Prolog

12 0 0
                                    


"jangan pergi". Gumamku lirih. Bayangan itu semakin memudar dari hadapanku. Seperti debu, ia perlahan hilang ditiup angin

"jangan pergi. Aku mohon". Pintaku padanya. namun kabut putih yang datang menyelimuti seakan mencekat suaraku

"kenapa.. kenapa kamu pergi". Aku berusaha mengejar bayangan itu. Ia menjauh dan terus menjauh. Aku bersusah payah terus mengejarnya. Mengerahkan sisa tenagaku dan DEGGG....

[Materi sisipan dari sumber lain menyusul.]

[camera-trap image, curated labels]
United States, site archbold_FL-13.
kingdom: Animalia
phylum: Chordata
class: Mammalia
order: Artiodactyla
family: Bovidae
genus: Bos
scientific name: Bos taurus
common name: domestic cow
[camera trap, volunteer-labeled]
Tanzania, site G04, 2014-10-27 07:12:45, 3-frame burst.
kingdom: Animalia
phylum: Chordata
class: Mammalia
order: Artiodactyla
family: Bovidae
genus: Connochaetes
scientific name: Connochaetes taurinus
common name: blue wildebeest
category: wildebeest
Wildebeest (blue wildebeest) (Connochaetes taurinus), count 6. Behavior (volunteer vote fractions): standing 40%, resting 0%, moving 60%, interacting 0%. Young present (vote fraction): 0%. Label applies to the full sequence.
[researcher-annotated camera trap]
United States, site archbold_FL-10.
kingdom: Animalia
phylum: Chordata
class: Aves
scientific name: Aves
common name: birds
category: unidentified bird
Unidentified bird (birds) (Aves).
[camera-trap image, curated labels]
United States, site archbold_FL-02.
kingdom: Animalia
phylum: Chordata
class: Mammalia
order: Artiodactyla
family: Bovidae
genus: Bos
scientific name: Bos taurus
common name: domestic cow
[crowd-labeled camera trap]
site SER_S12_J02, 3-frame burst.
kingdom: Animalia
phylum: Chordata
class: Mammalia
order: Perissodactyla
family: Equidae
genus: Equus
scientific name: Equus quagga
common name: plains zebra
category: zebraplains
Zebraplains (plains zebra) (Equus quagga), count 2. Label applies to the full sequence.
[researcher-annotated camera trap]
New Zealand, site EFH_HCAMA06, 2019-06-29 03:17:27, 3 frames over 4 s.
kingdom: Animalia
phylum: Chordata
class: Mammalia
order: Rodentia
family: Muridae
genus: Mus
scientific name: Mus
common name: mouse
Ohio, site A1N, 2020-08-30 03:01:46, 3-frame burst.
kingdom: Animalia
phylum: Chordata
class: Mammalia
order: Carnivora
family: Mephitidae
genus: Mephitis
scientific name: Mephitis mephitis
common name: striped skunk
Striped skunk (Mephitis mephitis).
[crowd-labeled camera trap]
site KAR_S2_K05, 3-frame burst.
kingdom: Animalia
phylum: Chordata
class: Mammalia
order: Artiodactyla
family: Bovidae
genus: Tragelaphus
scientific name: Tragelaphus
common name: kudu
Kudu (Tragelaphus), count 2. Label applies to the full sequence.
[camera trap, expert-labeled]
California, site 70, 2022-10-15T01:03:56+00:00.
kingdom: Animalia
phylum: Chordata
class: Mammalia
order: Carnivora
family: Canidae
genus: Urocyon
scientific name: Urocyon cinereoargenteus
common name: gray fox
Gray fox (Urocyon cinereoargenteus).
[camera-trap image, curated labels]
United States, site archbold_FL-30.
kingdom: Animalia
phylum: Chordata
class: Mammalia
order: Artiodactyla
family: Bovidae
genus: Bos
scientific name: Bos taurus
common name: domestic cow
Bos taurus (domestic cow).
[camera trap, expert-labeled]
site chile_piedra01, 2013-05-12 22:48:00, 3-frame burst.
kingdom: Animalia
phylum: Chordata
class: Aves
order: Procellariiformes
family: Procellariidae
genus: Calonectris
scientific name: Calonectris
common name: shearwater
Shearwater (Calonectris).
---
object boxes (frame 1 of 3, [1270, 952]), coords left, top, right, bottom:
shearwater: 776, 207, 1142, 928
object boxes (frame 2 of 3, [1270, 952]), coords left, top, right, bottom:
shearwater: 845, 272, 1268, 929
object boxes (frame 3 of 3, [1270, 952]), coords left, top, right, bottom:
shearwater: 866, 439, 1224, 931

Keringat dingin mengucur dari dahiku. Aku terbatuk kecil. Nafasku tersengal. Aku menarik nafas kuat-kuat mencoba untuk menenangkan diri. Lalu bangkit dari tidur. Terduduk. Jam menunjukan pukul 04.00 kurang tiga menit. Aku menarik nafas perlahan. Mengusap peluh dingin

Aku enggan melanjutkan tidur. Jadi kulangkahkan kakiku menuju kamar mandi. Menghidupkan air diwashtafel dan dengan cepat memcuci wajah kuyuku. Kutatap pantulan wajahku dicermin

"mimpi itu..". aku mendesis. Setelah terdiam beberapa saat, tanganku dengan cepat menyambar handuk dan tak butuh waktu lama, kuguyur tubuhku dengan air sower

#####

Jam menunjukkan pukul 05.30

Aku melanjutkan rutinitas biasaku setiap pagi. Sembari menyiapkan sarapan, aku hidupkan televisi untuk menghalau kesunyian yang selalu menyapaku dipagi hari. Sesekali aku menoleh, mencermati isi berita pagi yang kuanggap menarik. Sebagiannya lagi aku abaikan

Meong. Seekor kucing mengendus-endus kakiku. Aku menunduk menggangkatnya kepangkuan

"pagi Blast. lapar ya?". Sapaku. Aku membawanya ke meja makan. Menuangkan susu dan sereal ketempat makannya. Tanpa disuruh, ia langsung melahap sarapan paginya itu. Aku tersenyum. Ia sedikit mengeliat saat aku mengelus bulunya yang lebat. Dari pojok ruangan, aku bisa mendengar decitan beberapa ekor kelinci. Aku menghembuskan nafas meninggalkan blast dan berjalan menuju kulkas.

Potongan wortel kuletakkan tepat didepan lima kelinci berbulu hitam putih. Aku tersenyum menatap mereka. seekor kelinci paling kecil terlihat melahap dengan cepat wortel miliknya. Aku tertawa kecil sembari mengelus kepalanya. Tingkah lakunya mengingatkanku pada Kiky. Induknya yang telah lama mati.

dering telepon mengejutkanku. Suara bisingnya memecah keheningan ruangan yang sepi. Aku beranjak dari kandang kelinciku menuju ruang tamu

"Halo..". sapaku. Suara khas ibuku terdengar

"Ya ampun Raven. Kemana saja. Kenapa tidak ada kabar?". Seperti biasa, ibuku terlalu khawatir berlebihan. Aku menarik nafas

"Raven lagi sibuk bu. Banyak kerjaan". Jawabku seperti yang biasanya juga. Aku mejauhkan gagang telepon dari telinga beberapa senti. Karena bunyi kebisingan yang memekakkan telinga

"Jason. Jangan usil". Teriak Ibukku. Menegur adik laki-lakiku. Dari sini, aku hanya mendengarkan ibu mengomeli adik laki-lakiku itu sembari membayangkan betapa ributnya rumah itu tiap pagi

"kamu kapan kesini?". Tanya ibuku. Aku terdiam sejenak

"mungkin nanti bu. Raven mau menyelesaikan proyek yang baru".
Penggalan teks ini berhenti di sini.